* _INSTRUCTIONS TO FOLLOW_
Rewrite every line of the entries below as one numbered list, leaving out blank lines and the pictures.

* _SOURCE MATERIAL_
• • • •

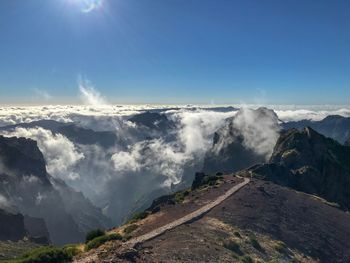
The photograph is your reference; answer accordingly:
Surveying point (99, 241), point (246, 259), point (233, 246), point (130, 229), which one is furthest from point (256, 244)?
point (99, 241)

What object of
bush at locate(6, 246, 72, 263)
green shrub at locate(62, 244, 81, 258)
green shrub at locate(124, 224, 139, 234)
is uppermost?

• • • •

* _RESULT FOR THIS TASK_
1. The photograph is your reference; answer accordingly:
2. Surveying point (99, 241), point (246, 259), point (233, 246), point (130, 229), which one is furthest from point (256, 244)?
3. point (99, 241)
4. What object of
5. bush at locate(6, 246, 72, 263)
6. green shrub at locate(62, 244, 81, 258)
7. green shrub at locate(124, 224, 139, 234)
8. is uppermost?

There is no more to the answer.